* EXERCISE DIRECTIONS
Can you give the rows again, from the line containing "How much of a distance exists" through the line containing "Examining the image, would", changing "further" to "farther" and leaving everything else the same?

## begin DATA PROVIDED

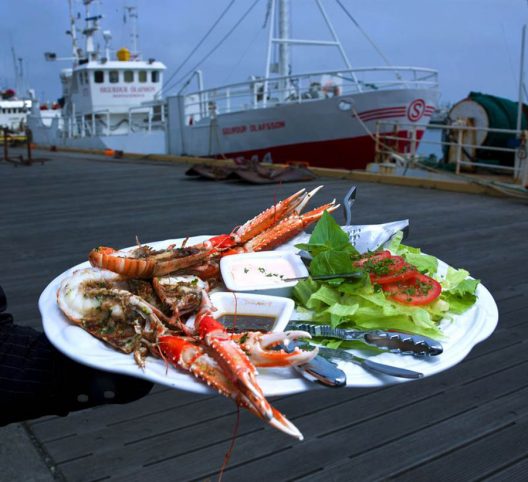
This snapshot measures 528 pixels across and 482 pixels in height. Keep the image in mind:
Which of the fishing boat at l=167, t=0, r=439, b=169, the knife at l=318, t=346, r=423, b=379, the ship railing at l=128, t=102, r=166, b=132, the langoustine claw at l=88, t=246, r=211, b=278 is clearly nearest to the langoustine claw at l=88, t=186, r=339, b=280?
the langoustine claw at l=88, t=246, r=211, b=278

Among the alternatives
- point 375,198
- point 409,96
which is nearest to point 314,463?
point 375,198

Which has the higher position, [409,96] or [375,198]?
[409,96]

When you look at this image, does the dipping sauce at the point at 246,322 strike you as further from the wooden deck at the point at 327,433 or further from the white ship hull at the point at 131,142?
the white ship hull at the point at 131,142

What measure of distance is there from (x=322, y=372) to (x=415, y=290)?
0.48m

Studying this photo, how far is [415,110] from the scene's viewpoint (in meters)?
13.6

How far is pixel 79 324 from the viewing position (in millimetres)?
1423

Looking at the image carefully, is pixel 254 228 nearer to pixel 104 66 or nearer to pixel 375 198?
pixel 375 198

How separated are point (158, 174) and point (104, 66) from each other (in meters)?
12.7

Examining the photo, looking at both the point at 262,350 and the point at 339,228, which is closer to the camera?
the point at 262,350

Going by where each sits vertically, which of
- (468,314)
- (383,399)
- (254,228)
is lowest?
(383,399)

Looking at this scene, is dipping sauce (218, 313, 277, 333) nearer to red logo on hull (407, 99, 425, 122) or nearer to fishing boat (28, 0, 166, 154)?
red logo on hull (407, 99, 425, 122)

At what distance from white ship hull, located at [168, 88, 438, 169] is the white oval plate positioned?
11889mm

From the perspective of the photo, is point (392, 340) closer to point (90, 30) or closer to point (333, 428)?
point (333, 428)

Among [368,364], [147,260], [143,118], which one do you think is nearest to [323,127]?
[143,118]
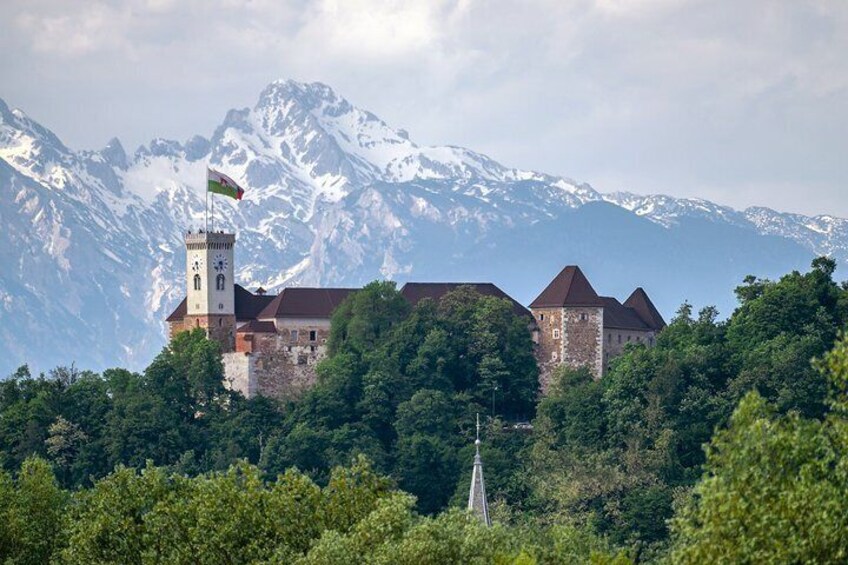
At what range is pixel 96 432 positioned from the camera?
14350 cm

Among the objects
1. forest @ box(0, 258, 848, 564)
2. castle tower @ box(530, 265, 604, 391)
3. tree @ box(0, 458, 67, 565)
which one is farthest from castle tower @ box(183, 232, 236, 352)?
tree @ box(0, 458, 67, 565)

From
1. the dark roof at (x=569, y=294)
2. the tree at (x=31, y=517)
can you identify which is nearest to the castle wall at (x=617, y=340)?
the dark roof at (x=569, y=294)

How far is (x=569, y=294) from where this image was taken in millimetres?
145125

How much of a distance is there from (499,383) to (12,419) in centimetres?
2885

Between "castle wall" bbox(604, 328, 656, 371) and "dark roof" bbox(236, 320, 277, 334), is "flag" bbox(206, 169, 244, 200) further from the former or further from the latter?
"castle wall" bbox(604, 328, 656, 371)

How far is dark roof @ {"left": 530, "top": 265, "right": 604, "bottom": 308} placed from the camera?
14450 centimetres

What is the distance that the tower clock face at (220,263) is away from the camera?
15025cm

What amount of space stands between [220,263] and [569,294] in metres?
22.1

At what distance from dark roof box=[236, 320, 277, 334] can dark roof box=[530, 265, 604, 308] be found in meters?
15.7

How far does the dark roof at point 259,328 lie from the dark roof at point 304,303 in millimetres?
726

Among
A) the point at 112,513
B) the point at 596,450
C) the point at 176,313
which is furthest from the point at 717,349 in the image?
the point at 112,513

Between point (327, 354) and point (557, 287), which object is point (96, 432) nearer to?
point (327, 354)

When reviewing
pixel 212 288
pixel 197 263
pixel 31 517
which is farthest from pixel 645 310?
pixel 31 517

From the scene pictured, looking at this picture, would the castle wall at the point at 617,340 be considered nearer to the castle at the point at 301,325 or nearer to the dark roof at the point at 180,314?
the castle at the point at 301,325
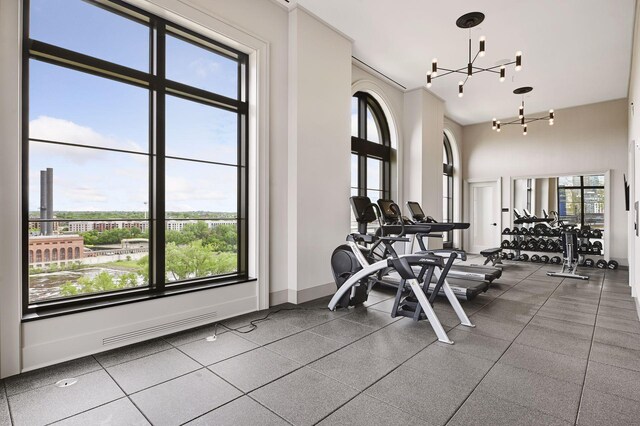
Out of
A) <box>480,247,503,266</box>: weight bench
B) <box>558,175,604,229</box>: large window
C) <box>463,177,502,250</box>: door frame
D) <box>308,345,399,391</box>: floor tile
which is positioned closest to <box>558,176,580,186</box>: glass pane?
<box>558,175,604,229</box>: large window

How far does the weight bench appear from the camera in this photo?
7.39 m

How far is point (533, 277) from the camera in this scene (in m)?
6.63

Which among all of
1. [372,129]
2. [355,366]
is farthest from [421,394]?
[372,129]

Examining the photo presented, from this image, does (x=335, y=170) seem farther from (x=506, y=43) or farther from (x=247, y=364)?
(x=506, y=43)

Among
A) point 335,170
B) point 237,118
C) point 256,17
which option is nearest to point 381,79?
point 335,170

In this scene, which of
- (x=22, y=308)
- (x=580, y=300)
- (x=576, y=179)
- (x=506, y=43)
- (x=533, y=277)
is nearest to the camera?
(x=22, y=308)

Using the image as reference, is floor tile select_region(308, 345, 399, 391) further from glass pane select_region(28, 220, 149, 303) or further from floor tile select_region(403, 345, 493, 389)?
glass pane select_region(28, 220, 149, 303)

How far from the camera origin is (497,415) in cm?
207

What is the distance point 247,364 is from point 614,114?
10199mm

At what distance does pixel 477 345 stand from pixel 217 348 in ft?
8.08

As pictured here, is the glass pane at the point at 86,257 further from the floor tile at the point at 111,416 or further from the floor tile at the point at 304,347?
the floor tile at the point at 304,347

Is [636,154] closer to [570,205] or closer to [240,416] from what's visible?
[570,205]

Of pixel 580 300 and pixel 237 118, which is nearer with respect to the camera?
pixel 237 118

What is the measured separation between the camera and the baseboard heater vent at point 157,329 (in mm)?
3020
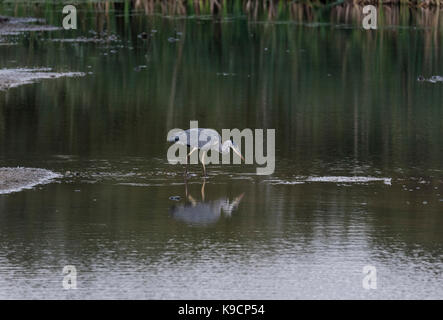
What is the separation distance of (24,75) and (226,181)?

## end DATA PROVIDED
## begin DATA PROVIDED

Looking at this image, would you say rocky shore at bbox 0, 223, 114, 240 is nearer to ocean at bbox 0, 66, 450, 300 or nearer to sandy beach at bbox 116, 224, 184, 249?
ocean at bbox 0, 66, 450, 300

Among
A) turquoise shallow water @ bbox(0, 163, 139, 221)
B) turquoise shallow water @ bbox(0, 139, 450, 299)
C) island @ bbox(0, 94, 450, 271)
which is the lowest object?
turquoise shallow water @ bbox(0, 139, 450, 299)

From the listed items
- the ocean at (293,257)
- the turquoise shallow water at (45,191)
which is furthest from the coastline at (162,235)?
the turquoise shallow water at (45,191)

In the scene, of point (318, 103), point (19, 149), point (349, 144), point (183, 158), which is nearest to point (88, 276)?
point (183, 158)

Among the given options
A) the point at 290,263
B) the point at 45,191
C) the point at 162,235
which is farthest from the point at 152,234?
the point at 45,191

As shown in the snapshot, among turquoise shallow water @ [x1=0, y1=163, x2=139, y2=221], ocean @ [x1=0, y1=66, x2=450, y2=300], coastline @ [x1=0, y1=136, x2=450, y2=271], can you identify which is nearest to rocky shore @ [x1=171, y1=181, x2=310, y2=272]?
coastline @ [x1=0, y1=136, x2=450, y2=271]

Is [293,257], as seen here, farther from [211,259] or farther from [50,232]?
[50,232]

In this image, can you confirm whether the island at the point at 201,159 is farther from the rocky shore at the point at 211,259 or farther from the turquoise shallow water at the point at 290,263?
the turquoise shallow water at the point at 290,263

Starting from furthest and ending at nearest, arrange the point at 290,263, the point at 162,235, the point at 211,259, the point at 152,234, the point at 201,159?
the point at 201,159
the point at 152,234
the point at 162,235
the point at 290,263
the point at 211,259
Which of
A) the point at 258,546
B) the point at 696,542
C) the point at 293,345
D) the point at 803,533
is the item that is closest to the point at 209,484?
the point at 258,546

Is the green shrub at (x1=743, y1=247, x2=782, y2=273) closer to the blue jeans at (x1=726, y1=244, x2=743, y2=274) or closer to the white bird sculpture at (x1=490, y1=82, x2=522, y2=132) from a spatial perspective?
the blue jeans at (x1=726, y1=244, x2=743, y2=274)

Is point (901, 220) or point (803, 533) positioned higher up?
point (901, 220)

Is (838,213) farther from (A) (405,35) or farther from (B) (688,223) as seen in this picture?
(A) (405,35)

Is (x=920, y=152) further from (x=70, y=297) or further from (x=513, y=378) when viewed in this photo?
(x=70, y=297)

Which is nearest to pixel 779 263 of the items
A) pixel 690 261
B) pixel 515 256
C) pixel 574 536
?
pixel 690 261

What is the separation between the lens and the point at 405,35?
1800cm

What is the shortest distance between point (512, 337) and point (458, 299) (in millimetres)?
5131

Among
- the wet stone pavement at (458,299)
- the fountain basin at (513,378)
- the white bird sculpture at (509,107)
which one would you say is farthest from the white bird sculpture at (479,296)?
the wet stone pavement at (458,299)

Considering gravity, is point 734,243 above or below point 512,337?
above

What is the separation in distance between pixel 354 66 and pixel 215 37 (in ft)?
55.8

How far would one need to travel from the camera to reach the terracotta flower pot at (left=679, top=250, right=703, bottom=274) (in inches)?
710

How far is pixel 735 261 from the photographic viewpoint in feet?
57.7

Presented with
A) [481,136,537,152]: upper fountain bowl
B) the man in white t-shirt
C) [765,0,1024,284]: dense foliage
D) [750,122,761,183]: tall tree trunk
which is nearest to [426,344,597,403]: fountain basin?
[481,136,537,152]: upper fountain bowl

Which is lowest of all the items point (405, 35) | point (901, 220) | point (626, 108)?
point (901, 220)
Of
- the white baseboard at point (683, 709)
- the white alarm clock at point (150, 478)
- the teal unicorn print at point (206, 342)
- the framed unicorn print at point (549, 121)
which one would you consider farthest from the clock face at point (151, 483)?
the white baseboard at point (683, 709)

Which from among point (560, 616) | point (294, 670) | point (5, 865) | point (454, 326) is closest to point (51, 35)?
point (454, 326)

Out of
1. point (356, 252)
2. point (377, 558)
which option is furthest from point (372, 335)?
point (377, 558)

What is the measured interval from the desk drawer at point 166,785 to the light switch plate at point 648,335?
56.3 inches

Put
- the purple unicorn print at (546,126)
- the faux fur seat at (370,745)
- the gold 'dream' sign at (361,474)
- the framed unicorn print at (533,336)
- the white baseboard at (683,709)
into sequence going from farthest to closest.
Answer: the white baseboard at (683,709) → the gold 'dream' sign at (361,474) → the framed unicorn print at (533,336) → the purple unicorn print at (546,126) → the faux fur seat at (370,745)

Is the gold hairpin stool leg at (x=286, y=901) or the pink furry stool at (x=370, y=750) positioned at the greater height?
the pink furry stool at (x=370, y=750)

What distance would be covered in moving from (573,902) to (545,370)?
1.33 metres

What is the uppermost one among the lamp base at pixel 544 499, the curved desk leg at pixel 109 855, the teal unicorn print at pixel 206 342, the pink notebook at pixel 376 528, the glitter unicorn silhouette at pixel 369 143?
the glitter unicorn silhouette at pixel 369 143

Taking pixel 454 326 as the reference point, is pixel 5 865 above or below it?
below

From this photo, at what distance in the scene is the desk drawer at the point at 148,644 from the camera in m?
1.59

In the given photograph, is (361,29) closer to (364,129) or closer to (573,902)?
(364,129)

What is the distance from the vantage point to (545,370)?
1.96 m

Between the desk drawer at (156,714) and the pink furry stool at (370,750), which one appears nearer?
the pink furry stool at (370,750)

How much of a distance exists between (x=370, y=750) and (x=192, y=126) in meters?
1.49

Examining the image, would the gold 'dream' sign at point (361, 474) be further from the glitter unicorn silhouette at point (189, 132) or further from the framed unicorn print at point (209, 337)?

## end DATA PROVIDED

* RESULT OF THE EXERCISE
How much of a distance exists between (x=370, y=750) and (x=192, y=126) in meters?
1.49

Examining the image, would the gold 'dream' sign at point (361, 474) be farther from the glitter unicorn silhouette at point (189, 132) or farther from the framed unicorn print at point (209, 337)?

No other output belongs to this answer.